So the National Endowment for the Arts is paying to bring Shakespeare to the far corners of America. “On the face of it, it seems like a sound idea, but you don’t have to scratch far beneath the surface to detect the icky stench beneath,” writes Dominic Papatola. “By aiming high, the program targets the lowest common denominator: The NEA’s decision to do a nationwide Shakespeare program speaks more to the once-controversial agency’s fear of offending than it does to bringing a master playwright to the masses.”
Category: theatre
Wanted: One Saddam Lookalike
A play about the Iraq war opening in London, has posted an audition notice for a Saddam Hussein lookalike. “Open auditions for the part start next week at the Riverside Studios in west London. According to an advert in today’s edition of the Stage, “a black beret and flak jacket will be provided”, and in a further concession to lookalikes now gone to ground, moustaches will also be on offer.”
XXX On A London Stage
A play billed as the “most sexually explicit ever to open in London” has made its debut. “The two-hour multi-media show involves naked actors performing simulated sex acts in front of video screens depicting further explicit sexual activity. Based on the writings of the Marquis de Sade, the performance ‘aims to challenge boundaries of what is acceptable without a moral judgment’.”
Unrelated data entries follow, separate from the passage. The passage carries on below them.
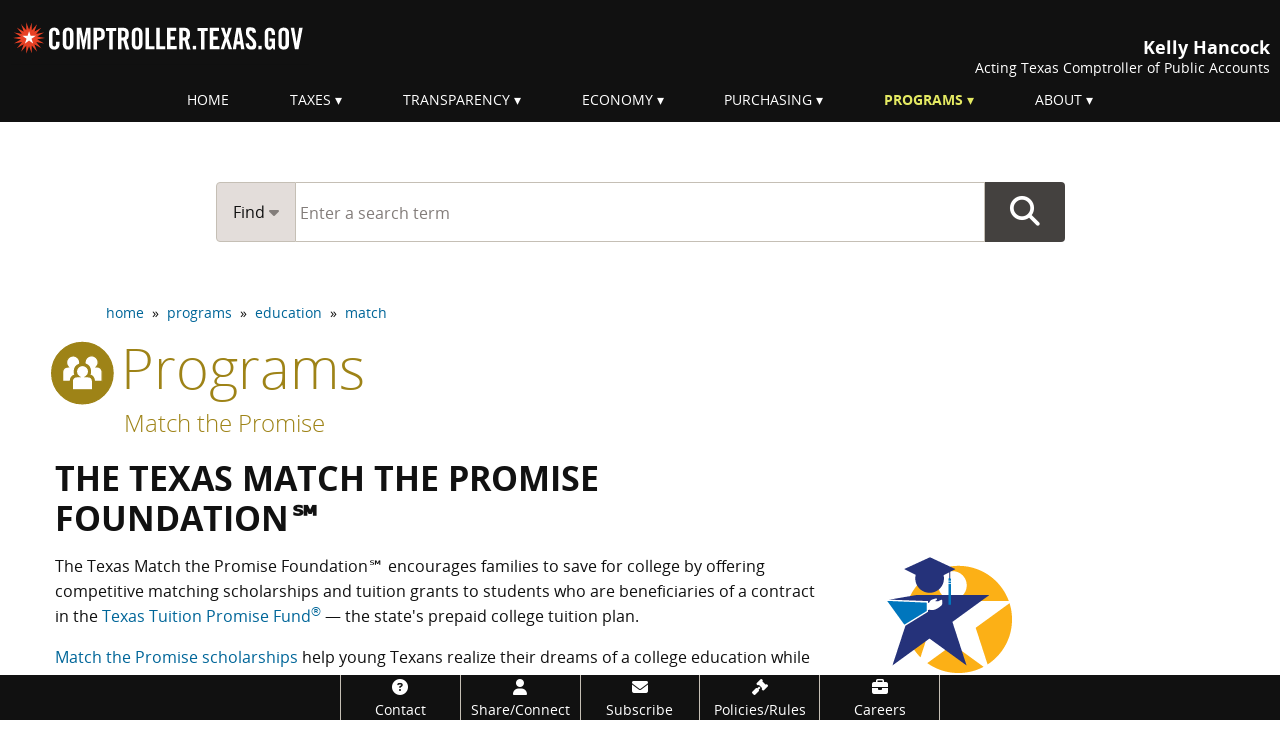

--- FILE ---
content_type: text/css
request_url: https://comptroller.texas.gov/dist/css/section/programs.min.1662665741.css
body_size: 456
content:
@font-face{font-family:RobotoSlabRegular;src:url(/fonts/roboto/RobotoSlab-Regular-webfont.woff2) format("woff2"),url(/fonts/roboto/RobotoSlab-Regular-webfont.woff) format("woff"),url(/fonts/roboto/RobotoSlab-Regular-webfont.ttf) format("truetype");font-weight:400;font-style:normal}@font-face{font-family:RobotoSlabBold;src:url(/fonts/roboto/RobotoSlab-Bold-webfont.woff2) format("woff2"),url(/fonts/roboto/RobotoSlab-Bold-webfont.woff) format("woff"),url(/fonts/roboto/RobotoSlab-Bold-webfont.ttf) format("truetype");font-weight:700;font-style:normal}@font-face{font-family:RobotoSlabExtrabold;src:url(/fonts/roboto/RobotoSlab-ExtraBold.woff2) format("woff2"),url(/fonts/roboto/RobotoSlab-ExtraBold.woff) format("woff"),url(/fonts/roboto/RobotoSlab-ExtraBold.ttf) format("truetype");font-weight:800;font-style:normal}@font-face{font-family:RobotoSlabBlack;src:url(/fonts/roboto/RobotoSlab-Black.woff2) format("woff2"),url(/fonts/roboto/RobotoSlab-Black.woff) format("woff"),url(/fonts/roboto/RobotoSlab-Black.ttf) format("truetype");font-weight:900;font-style:normal}.theme-header{font-size:3.5rem}.theme-header .theme{width:5rem;margin-right:-1rem;margin-left:-.8rem;margin-bottom:-1rem;height:4rem;color:#9e8317;fill:#9e8317;stroke:#9e8317}.theme-header span a{display:block;font-size:43%!important;color:#9e8317;margin:-.5rem 0 0 4.3rem;text-transform:none;border-bottom:none}@media screen and (max-width:25em){.theme-header .theme{margin-right:-.5rem;font-size:2rem}.theme-header span a{margin-left:3.2rem;margin-top:-.2rem;font-size:43%!important}}.theme-header a{font-family:OpenSansLight,Helvetica,Arial,sans-serif;font-weight:300;font-style:inherit;border-bottom:none!important;text-transform:capitalize;color:#9e8317}.theme-header a .st0{fill:#9e8317}.theme-header a .str,.theme-header a .str2{stroke:#9e8317}.theme-header a:hover{color:#cba81d;-webkit-text-decoration:underline dotted #cba81d;text-decoration:underline dotted #cba81d;text-decoration-thickness:1px}.theme-header a:hover .st0{fill:#cba81d;stroke:#cba81d}.theme-header a:hover .str,.theme-header a:hover .str2{stroke:#cba81d}.subcat-icon .st0{fill:#9e8317}.subcat-icon .str,.subcat-icon .str2{stroke:#9e8317}a:hover h2{color:#069}a:hover .subcat-icon .st0{fill:#cba81d}a:hover .subcat-icon .str,a:hover .subcat-icon .str2{stroke:#cba81d}.stroke0{stroke:#9e8317}.hide-slider{display:none}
Sideswipe – BWay Producers Complain About NYT Reviews
A couple of prominent Broadway producers have complained about New York Times theatre critic Ben Brantley for disparaging shows in reviews of other shows. In a review of “Frog and Toad”, Brantley wrote that: “I’d far rather spend an airy 90 minutes with the woodland characters of ‘Frog and Toad’ than revisit a spangled runaway elephant like ‘Thoroughly Modern Millie.’ ” Producers of “Millie” say the swipe was gratuitous. “Perhaps very few of your readers would have noted your comments on ‘Millie’ – but it is very demoralizing to performers who have to get out there every night and give it their all.”
Shakespeare In The Towns
Thanks to the National Endowment for the Arts, “the Shakespeare in American Communities project, which is to be officially unveiled today (the 439th anniversary of Shakespeare’s presumed birthday) will bring professional-quality performances of some of his fundamental works, accompanied by educational programs, to some 100 small and midsize American cities in all 50 states.”
Daredevil Musical?
Daredevil Evel Knievel has given his okay for a rock musical about his life. “I think it’s a wonderful compliment, said Knievel, who gained fame in the 1970s by jumping his motorcycle over cars and canyons. His daredevil career left him with 37 fractures, including broken bones in both legs, before he retired in 1980.”
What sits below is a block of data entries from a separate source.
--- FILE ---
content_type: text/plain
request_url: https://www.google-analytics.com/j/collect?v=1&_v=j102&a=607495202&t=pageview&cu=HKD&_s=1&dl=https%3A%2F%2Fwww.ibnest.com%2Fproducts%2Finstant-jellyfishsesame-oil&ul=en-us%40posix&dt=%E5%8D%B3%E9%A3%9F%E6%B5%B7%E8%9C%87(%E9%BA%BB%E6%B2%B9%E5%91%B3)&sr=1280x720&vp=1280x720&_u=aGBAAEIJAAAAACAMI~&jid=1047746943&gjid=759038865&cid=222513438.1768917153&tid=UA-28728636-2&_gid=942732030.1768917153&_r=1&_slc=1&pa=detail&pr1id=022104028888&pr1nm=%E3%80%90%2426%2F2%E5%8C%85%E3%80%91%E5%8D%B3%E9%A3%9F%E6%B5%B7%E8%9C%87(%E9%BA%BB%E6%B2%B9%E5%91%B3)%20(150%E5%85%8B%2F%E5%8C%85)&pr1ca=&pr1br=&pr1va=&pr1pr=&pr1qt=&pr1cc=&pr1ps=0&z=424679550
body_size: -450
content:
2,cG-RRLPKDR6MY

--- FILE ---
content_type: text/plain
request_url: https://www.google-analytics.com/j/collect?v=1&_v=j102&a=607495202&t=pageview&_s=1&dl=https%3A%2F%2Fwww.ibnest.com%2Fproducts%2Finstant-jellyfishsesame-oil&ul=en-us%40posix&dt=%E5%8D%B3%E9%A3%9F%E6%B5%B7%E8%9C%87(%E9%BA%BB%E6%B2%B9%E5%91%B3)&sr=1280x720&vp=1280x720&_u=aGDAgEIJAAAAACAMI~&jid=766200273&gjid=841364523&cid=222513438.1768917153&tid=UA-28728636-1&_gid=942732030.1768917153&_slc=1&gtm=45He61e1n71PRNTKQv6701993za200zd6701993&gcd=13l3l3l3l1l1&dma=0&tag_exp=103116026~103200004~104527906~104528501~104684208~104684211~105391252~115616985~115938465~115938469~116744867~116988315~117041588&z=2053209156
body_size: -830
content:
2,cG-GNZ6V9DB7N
NY Critics Insist On Seeing Sondheim Out-Of-Town
“The community of theater critics is turning itself inside out over whether to storm the barricades at Chicago’s Goodman Theatre in late June and buy our own tickets to review ‘Bounce.’ This is the first collaboration between Stephen Sondheim and Harold Prince since their brilliant partnership imploded with the failure of “Merrily We Roll Along” in 1981. Sondheim and Prince don’t want national press. They claim we can review the show when a later edition plays the Kennedy Center in Washington, D.C., in the fall. But this is a big deal. It is being offered as part of the Goodman’s regular nonprofit series, which should be open to national critics. It is not an out-of-town commercial tryout.”
TV Generation – So That’s Where The Playwrights Are Going…
More and more playwrights are finding themselves writing for TV, as the lines between who works for stage and who works for screen get blurry. “For young playwrights, the new opportunities offer another way to make a living as the theater world is pummeled by a faltering economy. They move to Los Angeles, dividing their time between television and theater productions, writing plays and screenplays. And they do it without hearing the cries of ‘Sellout!’ that met earlier generations who charted similar paths.”
Can A Broadway Bomb Make It Big On The Road?
Seussical the musical was not a hit when it got to Broadway, and the critics were not kind. But after a $2 million makeover, wholesale tinkering from top to bottom, the remade show has been out on the road, and doing pretty well. “The reviews in other cities have been kinder than those of the original production, and the show has performed well at the box office, if a bit unevenly. And, of course, there’s a wide range of Seuss souvenirs raking in cash at intermission.”
Theatre Politique
David Edgar says political theatre will never disappear. “For most of the 30 years in which I have been doing political theatre, it has been on its last legs. Over those years, I have spent more time than I care to consider sitting on panels in black-box theatres discussing whether this much-contested genre has any future. In fact, as I argue roundly on such occasions, the anatomising of contemporary society has been the great project of British theatre-writing since 1956, and whenever one wave seemed spent, another arrived to take its place.”